» Série d'exercices:
1 - D'après le texte sur l'écocertification, à partir de quelle décennie la notion de Tree farming s'est-elle répandue aux États-Unis ?
2 - Citez, s'il vous plaît, toutes les régions de forêts tropicales que nomme le texte sur l'écocertification.
3 - Recopiez la partie du texte sur l'écocertification qui s'ouvre sur les mots contenant « Alors que la » et se clôt sur « leurs coupes rases. », en rebaptisant « forestiers » en « exploitants ».

» Texte à lire:
————————

Histoire de l’écocertification
Après l’invention de la tronçonneuse, en dépit des alertes de la FAO et de l’ONU, la seconde moitié du XX siècle a été caractérisée par une exploitation effrénée des forêts, et en particulier des forêts tropicales d’Afrique, d’Amérique du Sud et d’Asie du sud-est, mais aussi de forêts tempérées comme les forêts pluvieuses ou ombrophiles de l’Amérique du Nord-Ouest.
Les lois protégeant les forêts datent de Charlemagne ou de l’Antiquité, mais l’idée d’un système de preuves (certification) adressées au client ou au public ne date que du milieu du XX siècle.
Alors que la guerre accélère les coupes, aux États-Unis l’immense forêt semblait encore sans fin et les forestiers ne se préoccupaient pas de replanter ou restaurer l’écosystème après leurs coupes rases.
En Europe où la forêt avait presque disparu de pays comme la France à la fin du moyen-âge, dans les années 1940, la gestion en futaie, les cultures d’arbres sont déjà multiséculaires. On commence même à parler d’alternatives plus respectueuses de l’environnement, avec la forêt jardinée (ou jardinisée), gérée en bouquet ou « pied à pied », selon des principes dits proche de la nature par les sylviculteurs de l’école émergente Prosilva. Les forestiers européens n’envisageaient pas pour autant une certification que le marché n’imposait pas.
La notion et le mot Tree farming sont utilisés avec un succès rapide aux États-Unis à partir des années 1940. Il s’agit pour les propriétaires forestiers de répondre aux critiques du public qui les accusait déjà de couper ou laisser couper les arbres à une vitesse et ampleur dépassant largement les possibilités de renouvèlement écologique, sans même reboiser.
L’ancêtre des écolabels ?
Quelques propriétaires forestiers privés ont donc eu l’idée d’un label qu’ils nomment American Tree Farm System (ATFS) qui montrant au public que certains forestiers pouvaient cultiver la forêt en replantant ce qu’ils avaient coupé, sans atteinte, de leur part, aux forêts primaires tempérées déjà relictuelles.

————————

» Données fournies:
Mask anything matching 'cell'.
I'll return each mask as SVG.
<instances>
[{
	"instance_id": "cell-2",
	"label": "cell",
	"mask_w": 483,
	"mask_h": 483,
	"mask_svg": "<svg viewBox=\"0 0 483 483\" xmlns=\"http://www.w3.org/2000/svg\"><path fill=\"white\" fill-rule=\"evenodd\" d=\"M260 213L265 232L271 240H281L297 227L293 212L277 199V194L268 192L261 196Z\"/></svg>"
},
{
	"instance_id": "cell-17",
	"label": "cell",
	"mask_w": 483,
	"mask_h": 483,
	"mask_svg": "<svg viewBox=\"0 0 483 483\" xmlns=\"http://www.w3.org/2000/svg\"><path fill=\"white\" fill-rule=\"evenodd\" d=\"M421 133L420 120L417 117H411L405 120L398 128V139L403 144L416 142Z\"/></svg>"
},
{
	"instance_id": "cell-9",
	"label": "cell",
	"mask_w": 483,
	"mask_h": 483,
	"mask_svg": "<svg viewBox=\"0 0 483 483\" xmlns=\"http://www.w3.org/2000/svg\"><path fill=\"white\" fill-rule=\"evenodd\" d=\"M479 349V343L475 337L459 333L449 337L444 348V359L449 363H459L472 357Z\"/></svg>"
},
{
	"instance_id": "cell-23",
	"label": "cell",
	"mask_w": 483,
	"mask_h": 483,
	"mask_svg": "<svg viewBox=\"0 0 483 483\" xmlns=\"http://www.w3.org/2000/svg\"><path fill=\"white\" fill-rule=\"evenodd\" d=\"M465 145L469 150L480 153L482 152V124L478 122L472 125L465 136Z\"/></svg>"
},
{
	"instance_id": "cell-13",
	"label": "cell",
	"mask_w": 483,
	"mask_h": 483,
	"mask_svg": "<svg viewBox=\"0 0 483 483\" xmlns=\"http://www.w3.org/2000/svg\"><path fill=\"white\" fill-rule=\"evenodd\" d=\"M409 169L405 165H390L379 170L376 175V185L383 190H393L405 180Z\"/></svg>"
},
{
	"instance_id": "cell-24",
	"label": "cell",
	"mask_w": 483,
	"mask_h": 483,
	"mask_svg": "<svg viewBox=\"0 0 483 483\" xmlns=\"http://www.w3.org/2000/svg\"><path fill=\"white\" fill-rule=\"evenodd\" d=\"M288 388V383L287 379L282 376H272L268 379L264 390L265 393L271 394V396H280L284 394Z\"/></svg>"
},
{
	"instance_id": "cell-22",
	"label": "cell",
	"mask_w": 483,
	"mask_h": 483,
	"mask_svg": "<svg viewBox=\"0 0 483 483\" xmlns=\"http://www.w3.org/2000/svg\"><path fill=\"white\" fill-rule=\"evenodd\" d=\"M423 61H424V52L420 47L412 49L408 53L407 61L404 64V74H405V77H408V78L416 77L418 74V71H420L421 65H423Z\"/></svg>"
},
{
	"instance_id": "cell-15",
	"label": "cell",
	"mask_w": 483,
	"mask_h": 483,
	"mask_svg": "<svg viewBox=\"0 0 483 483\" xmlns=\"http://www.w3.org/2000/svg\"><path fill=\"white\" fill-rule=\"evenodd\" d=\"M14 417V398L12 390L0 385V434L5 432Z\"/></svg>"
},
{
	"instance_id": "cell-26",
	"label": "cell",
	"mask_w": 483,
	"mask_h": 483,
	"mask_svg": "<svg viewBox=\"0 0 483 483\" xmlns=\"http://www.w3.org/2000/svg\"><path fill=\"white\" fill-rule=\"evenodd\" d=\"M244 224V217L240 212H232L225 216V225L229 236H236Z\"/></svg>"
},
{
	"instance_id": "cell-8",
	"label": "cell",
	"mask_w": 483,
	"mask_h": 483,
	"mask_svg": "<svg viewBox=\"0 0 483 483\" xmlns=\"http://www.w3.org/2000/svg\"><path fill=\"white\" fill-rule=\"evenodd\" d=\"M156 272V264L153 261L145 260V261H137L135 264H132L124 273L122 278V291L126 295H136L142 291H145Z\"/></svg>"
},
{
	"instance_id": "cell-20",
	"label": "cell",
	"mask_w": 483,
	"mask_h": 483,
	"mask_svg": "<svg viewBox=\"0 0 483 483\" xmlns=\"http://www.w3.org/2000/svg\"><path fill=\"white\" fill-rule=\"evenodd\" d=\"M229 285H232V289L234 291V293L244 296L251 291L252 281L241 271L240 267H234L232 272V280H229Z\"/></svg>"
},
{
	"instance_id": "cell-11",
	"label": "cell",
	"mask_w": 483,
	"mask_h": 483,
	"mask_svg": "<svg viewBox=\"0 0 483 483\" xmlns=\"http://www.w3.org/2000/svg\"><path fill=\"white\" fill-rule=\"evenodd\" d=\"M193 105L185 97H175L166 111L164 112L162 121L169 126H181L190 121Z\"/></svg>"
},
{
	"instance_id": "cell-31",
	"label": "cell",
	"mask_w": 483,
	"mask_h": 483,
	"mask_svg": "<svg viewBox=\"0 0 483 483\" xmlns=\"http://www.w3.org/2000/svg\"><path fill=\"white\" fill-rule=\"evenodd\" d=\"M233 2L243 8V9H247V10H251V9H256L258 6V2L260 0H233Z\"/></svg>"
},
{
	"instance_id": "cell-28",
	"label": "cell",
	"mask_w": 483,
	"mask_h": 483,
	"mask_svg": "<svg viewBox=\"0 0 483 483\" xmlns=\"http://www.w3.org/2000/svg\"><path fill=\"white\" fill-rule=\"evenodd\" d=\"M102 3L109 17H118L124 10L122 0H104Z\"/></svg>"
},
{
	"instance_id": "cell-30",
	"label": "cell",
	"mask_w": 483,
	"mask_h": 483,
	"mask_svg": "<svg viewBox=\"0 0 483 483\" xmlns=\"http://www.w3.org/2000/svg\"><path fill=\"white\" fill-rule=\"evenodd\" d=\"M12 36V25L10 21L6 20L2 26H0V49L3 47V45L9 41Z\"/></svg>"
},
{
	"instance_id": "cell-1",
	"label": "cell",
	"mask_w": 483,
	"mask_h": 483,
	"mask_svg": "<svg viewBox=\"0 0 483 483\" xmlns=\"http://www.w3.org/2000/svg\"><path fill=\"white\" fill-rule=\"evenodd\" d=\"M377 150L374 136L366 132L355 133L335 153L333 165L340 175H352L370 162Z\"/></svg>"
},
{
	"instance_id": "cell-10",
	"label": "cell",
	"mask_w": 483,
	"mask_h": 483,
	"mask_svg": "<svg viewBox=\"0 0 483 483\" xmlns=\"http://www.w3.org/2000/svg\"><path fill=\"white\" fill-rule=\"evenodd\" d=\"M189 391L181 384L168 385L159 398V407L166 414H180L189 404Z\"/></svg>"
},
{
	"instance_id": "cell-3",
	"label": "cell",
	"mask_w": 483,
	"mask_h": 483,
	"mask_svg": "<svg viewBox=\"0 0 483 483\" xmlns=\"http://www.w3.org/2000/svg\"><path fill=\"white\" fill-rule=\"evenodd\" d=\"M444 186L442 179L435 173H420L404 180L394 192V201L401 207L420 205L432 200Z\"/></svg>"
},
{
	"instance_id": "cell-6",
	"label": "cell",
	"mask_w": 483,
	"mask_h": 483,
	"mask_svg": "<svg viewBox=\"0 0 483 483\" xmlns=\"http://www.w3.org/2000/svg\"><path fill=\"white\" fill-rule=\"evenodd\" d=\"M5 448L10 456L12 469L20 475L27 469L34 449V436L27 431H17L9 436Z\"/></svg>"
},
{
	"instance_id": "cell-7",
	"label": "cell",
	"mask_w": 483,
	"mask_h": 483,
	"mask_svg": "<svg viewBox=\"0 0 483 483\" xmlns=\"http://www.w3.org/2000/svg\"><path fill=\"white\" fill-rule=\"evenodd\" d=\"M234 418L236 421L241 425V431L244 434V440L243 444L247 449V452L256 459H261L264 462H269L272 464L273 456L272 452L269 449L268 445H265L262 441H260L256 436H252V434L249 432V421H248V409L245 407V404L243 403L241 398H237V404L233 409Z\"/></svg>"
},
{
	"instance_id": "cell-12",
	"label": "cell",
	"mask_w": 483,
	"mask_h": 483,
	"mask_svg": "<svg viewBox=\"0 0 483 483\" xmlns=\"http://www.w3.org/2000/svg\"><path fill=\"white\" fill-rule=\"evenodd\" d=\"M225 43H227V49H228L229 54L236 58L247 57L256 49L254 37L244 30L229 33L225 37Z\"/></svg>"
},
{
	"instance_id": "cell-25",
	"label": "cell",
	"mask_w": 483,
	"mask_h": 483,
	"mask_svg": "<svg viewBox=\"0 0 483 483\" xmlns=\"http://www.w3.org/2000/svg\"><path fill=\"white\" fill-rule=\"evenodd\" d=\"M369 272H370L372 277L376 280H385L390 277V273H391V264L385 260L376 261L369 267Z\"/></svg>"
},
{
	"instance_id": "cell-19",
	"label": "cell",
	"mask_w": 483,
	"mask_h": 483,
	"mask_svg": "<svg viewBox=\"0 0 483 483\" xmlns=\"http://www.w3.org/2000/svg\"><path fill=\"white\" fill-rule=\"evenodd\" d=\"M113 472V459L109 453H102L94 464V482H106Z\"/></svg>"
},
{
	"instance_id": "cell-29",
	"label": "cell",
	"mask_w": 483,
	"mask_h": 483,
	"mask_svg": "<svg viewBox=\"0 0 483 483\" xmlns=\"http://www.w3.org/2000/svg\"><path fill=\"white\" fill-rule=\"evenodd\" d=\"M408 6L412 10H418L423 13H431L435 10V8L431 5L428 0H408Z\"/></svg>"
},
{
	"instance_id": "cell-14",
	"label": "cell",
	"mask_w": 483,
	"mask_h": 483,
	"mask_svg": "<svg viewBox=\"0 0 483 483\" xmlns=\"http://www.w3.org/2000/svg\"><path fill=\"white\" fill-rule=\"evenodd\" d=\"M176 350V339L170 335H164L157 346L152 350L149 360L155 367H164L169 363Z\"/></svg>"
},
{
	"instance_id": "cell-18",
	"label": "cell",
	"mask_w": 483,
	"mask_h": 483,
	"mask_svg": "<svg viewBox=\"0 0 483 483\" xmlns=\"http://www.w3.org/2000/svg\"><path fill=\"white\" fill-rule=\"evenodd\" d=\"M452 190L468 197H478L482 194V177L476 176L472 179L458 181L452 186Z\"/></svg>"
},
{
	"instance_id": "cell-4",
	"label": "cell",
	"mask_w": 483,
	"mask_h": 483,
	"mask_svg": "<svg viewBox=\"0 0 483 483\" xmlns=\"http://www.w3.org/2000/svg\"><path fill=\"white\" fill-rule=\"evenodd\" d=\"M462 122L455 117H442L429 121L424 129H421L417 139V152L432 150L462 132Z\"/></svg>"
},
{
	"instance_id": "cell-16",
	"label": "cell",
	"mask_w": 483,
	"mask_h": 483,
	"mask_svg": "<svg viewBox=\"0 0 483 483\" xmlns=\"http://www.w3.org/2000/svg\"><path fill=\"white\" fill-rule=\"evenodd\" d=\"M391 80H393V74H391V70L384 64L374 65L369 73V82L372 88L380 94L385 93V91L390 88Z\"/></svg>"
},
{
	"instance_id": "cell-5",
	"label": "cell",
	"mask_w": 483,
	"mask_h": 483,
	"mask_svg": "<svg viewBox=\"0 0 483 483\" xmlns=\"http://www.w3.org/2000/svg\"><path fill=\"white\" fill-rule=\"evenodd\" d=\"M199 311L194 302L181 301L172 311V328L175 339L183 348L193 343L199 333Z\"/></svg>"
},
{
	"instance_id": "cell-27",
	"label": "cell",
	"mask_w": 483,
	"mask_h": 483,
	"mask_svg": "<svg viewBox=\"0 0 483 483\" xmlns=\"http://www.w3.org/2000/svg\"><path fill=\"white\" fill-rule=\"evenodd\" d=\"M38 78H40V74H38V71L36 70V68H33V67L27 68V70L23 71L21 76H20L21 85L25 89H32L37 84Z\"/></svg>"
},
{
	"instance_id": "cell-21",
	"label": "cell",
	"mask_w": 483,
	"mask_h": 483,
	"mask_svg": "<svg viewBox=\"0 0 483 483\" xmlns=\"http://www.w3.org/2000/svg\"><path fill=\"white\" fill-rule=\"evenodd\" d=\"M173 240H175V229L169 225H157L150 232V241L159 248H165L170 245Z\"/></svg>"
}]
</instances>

————————

» Réponses dans l'ordre:
1 - À partir des années 1940.

2 - Afrique, Amérique du Sud, Asie du sud-est

3 -
Alors que la guerre accélère les coupes, aux États-Unis l’immense forêt semblait encore sans fin et les exploitants ne se préoccupaient pas de replanter ou restaurer l’écosystème après leurs coupes rases.